Thursday, April 7, 2011

Lanterns and Lehmans!

I can’t believe I have done 175 Blog posts and have not mentioned one of my favorite suppliers of, well, just about anything related to preparedness. If you have something you need to procure and have not been able to find it, this is the place to go. I love Lehman’s! For those of you who aren’t familiar with Lehman’s they are located in Amish country and have things you haven’t even thought of. Anything that relates to doing things the old fashioned way, from butter churns to cook stoves to lanterns and everything in between. They even have things you didn’t know you needed; so many kinds of kitchen and other gadgets you’ll be amazed and what you find that you didn’t know you needed. You can find them online at and can shop online or they will send you a catalog. I have to admit, I have spent hours and hours browsing through their catalog and looking at all the amazing stuff.

I’m always glad when spring comes and it starts getting warmer (slowly) and the days begin to get longer. I really don’t like to be cold and I don’t like to be in the dark either; at least not when my eyes are open. I remember as a child having a power outage (yes we did have electricity when I was young) and my mom would pull out the emergency candles and light them until the power was back on and they’d be stored until we needed them again. We didn’t have a lot of outages and never for very long but there were always candles.

I love candles but I would feel very unsafe using them for an extended period of time, especially if there were young children around. They don’t last too long, don’t give off very much light and would be dangerous to carry from one room to another. But, they are definitely better than nothing.

A few winters ago, it seems we had severe weather and lost power several times. We have oil lanterns that we keep for emergencies. During one of these outages, we decided to see how much light they gave off. We have a buffet in our dining area that has a mirror on the back and so we set the lamps on that and found that the mirrors reflected the light making it seem even brighter. We were able to read by the light – although with my eyes I probably want to read too long but we could see well enough to read. I guess that is probably the ultimate test.

We have not only several oil lamps but replacement wicks, mantels and a couple of extra chimneys as well as lamp oil. I do have some candles as well but I think over an extended period of time, lanterns would be our primary light source. All of the oil that we have purchased is “Ultra Pure” oil and safe to use indoors.

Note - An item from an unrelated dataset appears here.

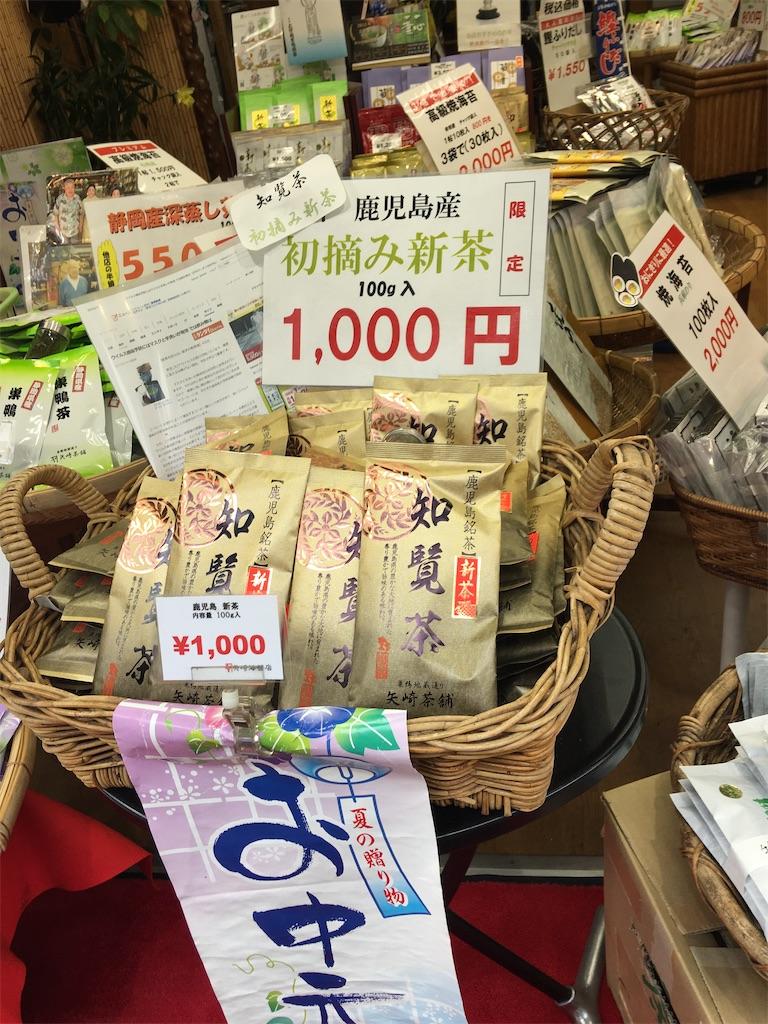 f:id:TokuheiKumagai:20200625202859j:plain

One thing I have noticed in my research of preparation items is how things have evolved over the years. Preparedness stuff has become much more high tech and that is good and bad. It is more difficult to find a good old oil lantern with extra wicks, mantels etc. than it used to be. So many Solar lanterns instead which is great but I don’t want solar for my main light source – seems like forever since we’ve seen the sun here. I not only want to have the equipment that I need but extra replacement parts that I may not be able to get when I need them. I’d much rather have them and never use them than need them and not be able to get time.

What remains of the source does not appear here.